日本経済がデフレから抜け出すために、総需要を大きくしていくという発想が求められています。政府は当然ですが、経団連などが、そういう発想をもつことが大事になってきています。
バブル経済崩壊前は、もちろん、デフレ圧力はありませんでした。不景気になっても政府が財政出動して、日銀が金融緩和すればリバウンドしたものです。経団連やその会員企業が、ことさら総需要のことを考える必要もなかったわけです。
ところがバブル経済崩壊後、経営者たちは、自社の内部留保を増やすことばかりに熱心で、それが総需要に与える影響までは考えようとしません。前にも書きましたが、賃金を上げようとしないで人件費を抑えることばかりに夢中になっています。総需要を大きくして日本経済を活性化することには、まるで無関心。私にはそう思えてなりません。
愛国心という言葉は、あえて使いたくはありません。そういうものは、口に出さなくても、日本に生まれて、伝統や文化になじみ、教育を受けて、日本で活動している以上、身に付いていると思うからです。しかし現在の経営者や経団連の振る舞いを見ていると、「愛国心はあるのか」と言いたくなります。
大手企業から中小企業をふくめて、いまの経営者の口からは「日本経済をどうするか」という話題はでてきません。新聞記者として私が大手企業を担当していた、ちょっと前までは、企業のトップクラスに会いに行くと、天下国家のことが話題になることが多かったものです。
次の投資はどうするとか、どこの企業を買収するとか、そういう話はメインではありませんでした。それよりも「景気はどういうふうになるかね」と、私に聞いてきたり、「どうすれば米国に勝てるか」を話題にする人も多かったし、「ここまで米国をへこましてやったぞ」と話す人もいました。彼らの行動の根底には、自企業の発展ではなく日本経済の発展があったからです。
そういう経営トップは、だいたいが戦争中に育った戦中派でした。全体としての日本経済を考えている人たちでした。あのような人たちが現在でも経営トップにいたら、どうやったら日本がデフレから脱却できるか、どうしたら日本経済を回復させることができるのか、そのために自分たちは何をやらなければいけないか、と考えていたはずです。日本経済は、もう少し健全な姿になっていた気がします。

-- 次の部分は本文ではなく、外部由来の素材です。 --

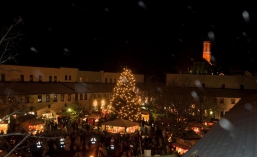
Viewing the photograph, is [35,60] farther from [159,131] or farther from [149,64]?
[149,64]

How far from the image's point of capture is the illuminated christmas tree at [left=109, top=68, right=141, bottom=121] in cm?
2909

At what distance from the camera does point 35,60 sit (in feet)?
172

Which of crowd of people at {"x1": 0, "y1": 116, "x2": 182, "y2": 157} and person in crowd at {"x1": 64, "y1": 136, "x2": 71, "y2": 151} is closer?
crowd of people at {"x1": 0, "y1": 116, "x2": 182, "y2": 157}

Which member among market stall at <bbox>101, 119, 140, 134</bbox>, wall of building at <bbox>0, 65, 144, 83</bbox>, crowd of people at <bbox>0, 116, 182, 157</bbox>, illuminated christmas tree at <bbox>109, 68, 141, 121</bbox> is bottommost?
crowd of people at <bbox>0, 116, 182, 157</bbox>

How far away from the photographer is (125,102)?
2955 cm

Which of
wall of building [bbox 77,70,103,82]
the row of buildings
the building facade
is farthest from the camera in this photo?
wall of building [bbox 77,70,103,82]

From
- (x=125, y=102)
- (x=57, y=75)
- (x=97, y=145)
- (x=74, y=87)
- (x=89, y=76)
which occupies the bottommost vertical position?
(x=97, y=145)

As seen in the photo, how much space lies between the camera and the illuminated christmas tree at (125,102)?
2909 centimetres

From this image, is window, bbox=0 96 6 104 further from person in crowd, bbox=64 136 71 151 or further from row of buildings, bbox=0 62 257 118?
person in crowd, bbox=64 136 71 151

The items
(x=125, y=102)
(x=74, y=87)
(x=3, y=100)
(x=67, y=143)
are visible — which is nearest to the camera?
(x=67, y=143)

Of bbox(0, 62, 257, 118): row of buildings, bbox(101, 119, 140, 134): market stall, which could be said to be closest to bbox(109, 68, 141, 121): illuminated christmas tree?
bbox(0, 62, 257, 118): row of buildings

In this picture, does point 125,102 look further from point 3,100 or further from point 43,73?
point 43,73

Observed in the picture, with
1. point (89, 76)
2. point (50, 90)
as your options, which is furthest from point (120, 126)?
point (89, 76)

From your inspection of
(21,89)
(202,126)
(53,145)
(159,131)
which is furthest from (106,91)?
(53,145)
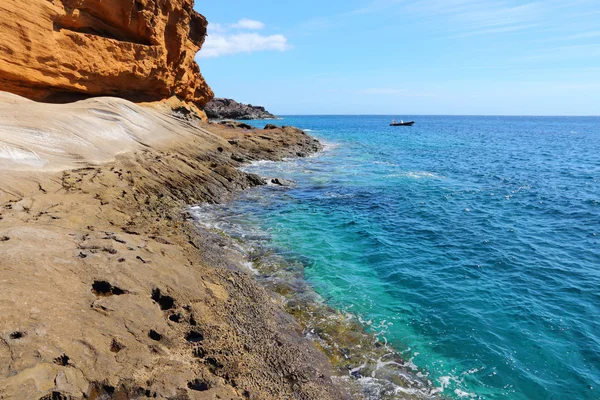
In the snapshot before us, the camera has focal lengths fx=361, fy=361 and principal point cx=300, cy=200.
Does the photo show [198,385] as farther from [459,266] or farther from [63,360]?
[459,266]

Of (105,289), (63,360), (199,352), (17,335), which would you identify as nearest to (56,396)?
(63,360)

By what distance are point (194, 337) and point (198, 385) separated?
122 cm

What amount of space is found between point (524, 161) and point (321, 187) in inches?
1082

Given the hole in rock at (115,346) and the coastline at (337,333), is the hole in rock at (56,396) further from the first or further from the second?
the coastline at (337,333)

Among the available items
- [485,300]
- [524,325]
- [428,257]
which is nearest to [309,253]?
[428,257]

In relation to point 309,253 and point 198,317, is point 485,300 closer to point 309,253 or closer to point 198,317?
point 309,253

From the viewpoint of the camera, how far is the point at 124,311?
6.37 metres

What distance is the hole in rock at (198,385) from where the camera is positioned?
542 cm

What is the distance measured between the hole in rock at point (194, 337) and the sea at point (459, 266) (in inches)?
172

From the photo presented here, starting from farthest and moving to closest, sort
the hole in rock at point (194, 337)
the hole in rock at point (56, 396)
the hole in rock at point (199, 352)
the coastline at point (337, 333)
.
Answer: the coastline at point (337, 333) → the hole in rock at point (194, 337) → the hole in rock at point (199, 352) → the hole in rock at point (56, 396)

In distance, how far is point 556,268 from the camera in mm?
12570

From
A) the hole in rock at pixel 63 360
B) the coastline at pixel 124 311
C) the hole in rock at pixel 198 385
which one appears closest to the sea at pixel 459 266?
the coastline at pixel 124 311

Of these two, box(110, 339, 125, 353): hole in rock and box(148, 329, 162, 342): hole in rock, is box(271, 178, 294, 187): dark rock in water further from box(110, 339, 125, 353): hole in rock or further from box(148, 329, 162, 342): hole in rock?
box(110, 339, 125, 353): hole in rock

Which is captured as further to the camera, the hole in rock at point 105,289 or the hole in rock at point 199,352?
the hole in rock at point 105,289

日本経済を考える経営トップが、皆無とは言わないまでも、かなり少なくなってきています。それが、日本経済がデフレから抜け出せないでいる要因のひとつになっている気がします。
■マスメディアの問題
日本経済全体を考える風潮を衰退させている原因は、マスメディアにもあると思います。私は「デフレから脱却させないで、経済成長できない政策をとっているのは政治の責任であり、経営者の責任だ」という記事を書いています。しかし、同じような記事を書く記者は少ないのが現実です。
記者自身の勉強不足もありますが、経済学者たちの多くが財務省御用達となり、財政均衡重視になっています。学者頼みの記者たちも影響されます。そうなると、政治や経営者に批判的な記事を書くことができない。
財政支出拡大を肯定する記事は社内で握りつぶされてしまいます。財務省のブリーフィング内容を肯定し、わかりやすく書ける記者が高く評されるのです。
どの新聞社とは言いませんが、編集局の中にまで旧大蔵省の幹部官僚がズカズカはいり込んできて、編集局幹部と和気あいあいという場面はよく見られました。直接、社長に会ったりもしています。何しろ財務省は国有地を管轄し、予算の配分から徴税権ももつ強大な権力機構です。前述した中国共産党を彷彿させます。
昔の名だたるジャーナリストは、たとえば『東洋経済新報』で一貫して日本の植民地政策を批判した石橋湛山のように、堂々と政府批判を展開していました。
そういう気骨のあるジャーナリストがいなくなったことで、表面上の物価上昇は騒ぐけれども、根本的なデフレ脱却については触れないマスメディアになってしまっています。これでは世論も盛り上がらず、日本経済を成長させる議論にもなっていかない、そう思います。